Epigenetische Prägung: Programmierung unserer Zellen

Wenn ich z. B. abnehmen will, eine Kur mache und kurzfristig dabei abnehme, mache ich nicht selten die Erfahrung, dass ich nach dieser irgendwann mehr zunehme als zuvor. Das hat mit unserer epigenetischen Prägung zu tun. Besonders dann, wenn diese Kur nicht mein Ernährungs- und Bewegungsverhalten u. v. m. und damit meine Gegenwart und Zukunftsperspektive verändert hat.

Leistbare und einbaubare Veränderungen im Alltag, langsam aufbauend und ggf. vertiefend, wirken hier viel nachhaltiger und besser. Vielleicht habe ich dann erst in der Zeitspanne eines halben Jahres abgenommen, dafür aber meinen Alltag nachhaltig verändert und bin nicht mehr die Person, die ich zuvor war. Kleine Schritte von erlebbarer Selbstwirksamkeit sind also effektiver als Hau-Ruck-Maßnahmen, die keine Lebensstilveränderung mit sich bringen. Die epigenetische Forschung zeigt, dass ein steter kleiner Impuls der immer weiteren Veränderung mehr bringt als eine kurze starke Intervention.

Prävention im sozialen Kontext ist der beste Schutz

Eine stabile Eltern-Kind-Bindung und Vorbilder für einen gesund erhaltenden Lebensstil sind für jeden Einzelnen von uns und auch gesellschaftlich wichtig. Es zeigt sich, dass Depressionen, Erschöpfungssyndrome und auch posttraumatische Belastungsstörungen (PTBS) vor diesem Hintergrund viel seltener auftreten.

Auch Diabetes (Zuckerkrankheit) und Adipositas (Fettleibigkeit) sind alles Stresskrankheiten und gut präventiv beeinflussbar.

Daraus folgt: Keine Trennung mehr zwischen Medizin und Psychologie. Denn die Lebensstiländerung kann in der Zelle in manchen Fällen das gleiche bewirken wie das Medikament – oder sogar mehr. Psychologie und Medizin gehören systemisch zusammen und bedingen sich gegenseitig. Unsere Berufsfelder werden sich in absehbarer Zukunft stark verändern. Psychologie und Medizin sind keine zwei Welten, die nichts miteinander zu tun haben.

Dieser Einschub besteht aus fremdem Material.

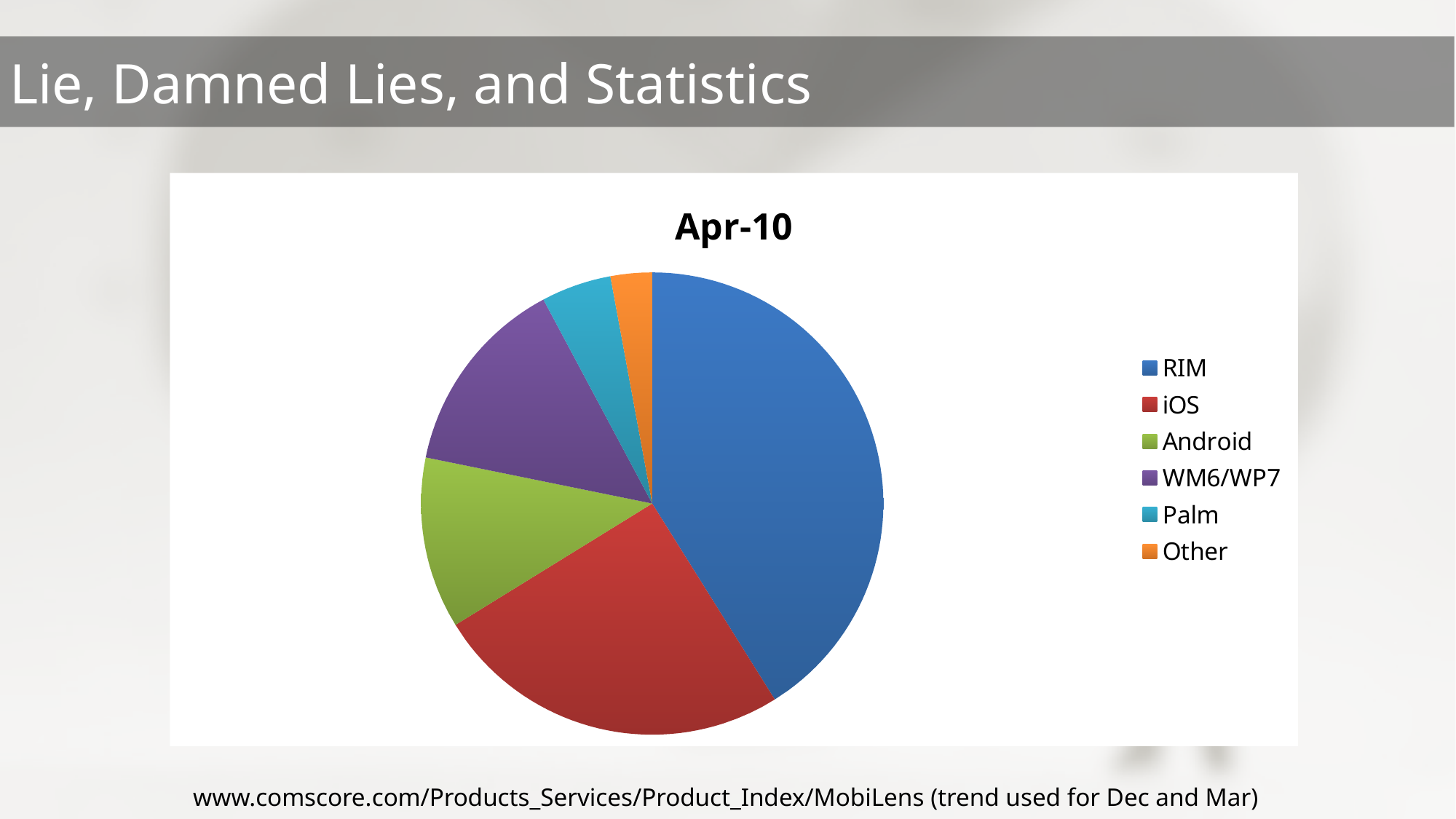
Which slice is larger, Palm or Other? Palm Which slice is larger, RIM or iOS? RIM What is the title of the chart? Apr-10 Which slice is larger, WM6/WP7 or Palm? WM6/WP7 How many entries does the legend list? 6 What kind of chart is shown on the slide? pie chart Which category is shown in blue in the pie chart? RIM Which category has the largest slice of the pie? RIM Which category has the smallest slice of the pie? Other How many slices does the pie chart have? 6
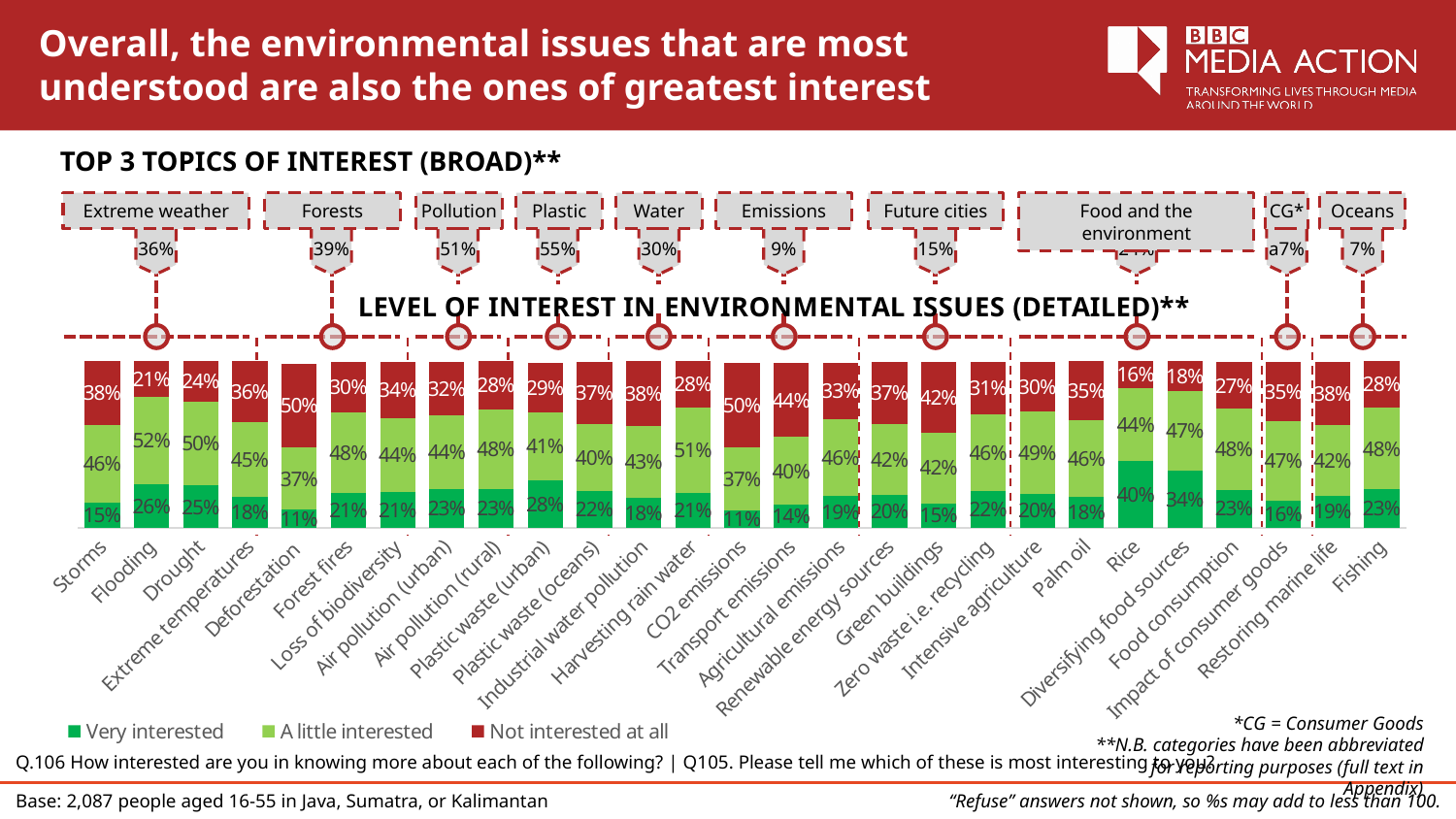
In the level of interest chart, what percentage of respondents are 'Not interested at all' in Deforestation? 50% How many series does the legend of the level of interest chart list? 3 In the level of interest chart, which has a larger 'Not interested at all' value: CO2 emissions or Flooding? CO2 emissions How many categories are shown on the x axis of the level of interest chart? 27 In the level of interest chart, what percentage of respondents are 'A little interested' in Flooding? 52% What kind of chart is used to show the level of interest in environmental issues (detailed)? Stacked bar chart In the level of interest chart, what percentage of respondents are 'Very interested' in Rice? 40% In the top 3 topics of interest (broad) section, what percentage is shown for Plastic? 55% In the level of interest chart, what is the total of the three segments for the Storms bar? 99% In the level of interest chart, what is the difference between the 'Very interested' values for Rice and Storms? 25% In the level of interest chart, which category has the highest 'Very interested' value? Rice In the level of interest chart, which category has the lowest 'Not interested at all' value? Rice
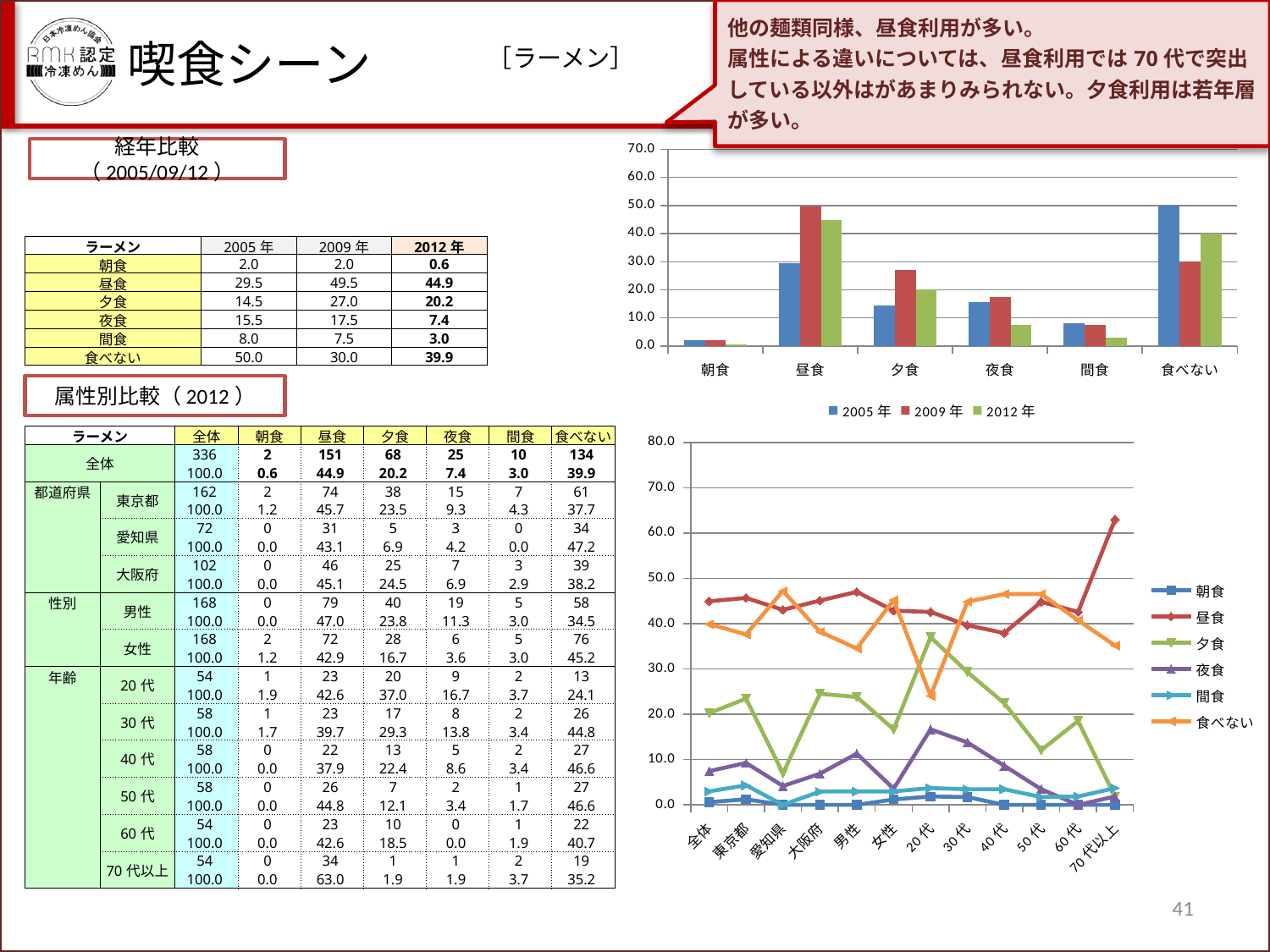
What kind of chart is the top-right chart comparing 2005年, 2009年 and 2012年? bar chart In the bottom-right line chart, how many series does the legend list? 6 In the top-right bar chart, is the value for 食べない in 2005年 greater or less than 40? greater In the top-right bar chart, what is the value for 昼食 in 2012年? 44.9 In the top-right bar chart, what is the difference between the 昼食 values for 2009年 and 2005年? 20.0 What kind of chart is the bottom-right chart showing 全体, 東京都, 愛知県 and other attributes? line chart In the top-right bar chart, how many series does the legend list? 3 In the bottom-right line chart, is the 夕食 value for 20代 greater or less than 30? greater In the top-right bar chart, which category has the highest value for 2009年? 昼食 In the bottom-right line chart, at which category does the 昼食 line reach its highest value? 70代以上 In the top-right bar chart, which is larger for 夕食: the 2009年 value or the 2012年 value? 2009年 In the top-right bar chart, how many categories are shown on the x axis? 6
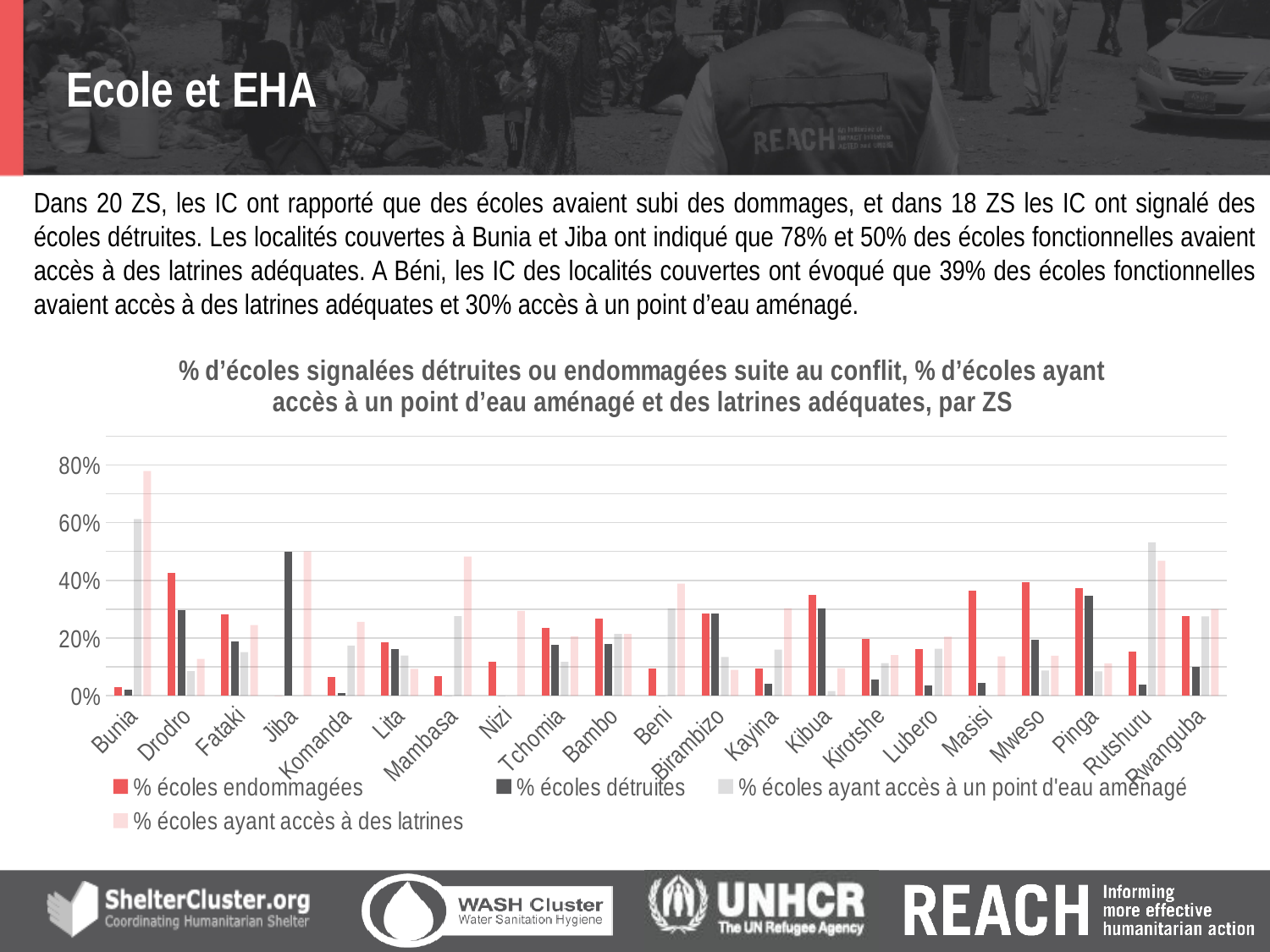
Which ZS has the highest value for % écoles détruites? Jiba Is the value for % écoles détruites in Jiba greater or less than 40%? greater Which ZS has the highest value for % écoles ayant accès à des latrines? Bunia Is the value for % écoles ayant accès à un point d'eau aménagé in Rutshuru greater or less than 40%? greater Which is larger: % écoles endommagées in Kibua or % écoles endommagées in Kayina? Kibua Which ZS has the highest value for % écoles ayant accès à un point d'eau aménagé? Bunia How many series does the chart legend list? 4 Is the value for % écoles ayant accès à des latrines in Bunia greater or less than 60%? greater What kind of chart is shown on the slide? bar chart How many zones de santé (ZS) are shown on the x axis of the chart? 21 Which is larger: % écoles détruites in Jiba or % écoles détruites in Fataki? Jiba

Das bringt uns Fachleute auf diesen Gebieten in eine besondere Verantwortung, die systemischen Wechselwirkungen weiter zu erforschen und uns von einem alten Menschenbild zu verabschieden. Unsere Biologie endet nicht an unserer Hautgrenze, sondern sie verfügt über andere Umwelt-Wechselwirkungen, die in das biologische System hineinwirken.

Mögen viele Kolleginnen und Kollegen diese Verpflichtung auch als Ermutigung verstehen, sich für eine Sicht über den eigenen Tellerrand hinaus zu öffnen und sich von gegenseitigen Abwertungen verabschieden. Mit der Sichtbarmachung der Auswirkungen von psychotherapeutischen Interventionen und medizinischen Behandlungen wächst auch die Verantwortung, bestimmte Therapierichtungen neu zu bewerten sowie alternativen und positiv-psychologischen Methoden einen anderen Stellenwert beizumessen.

Wir brauchen eine personalisiertere und individualisiertere Psychotherapie und Medizin, die jeden auf die eigene Art und Weise gesunden lässt.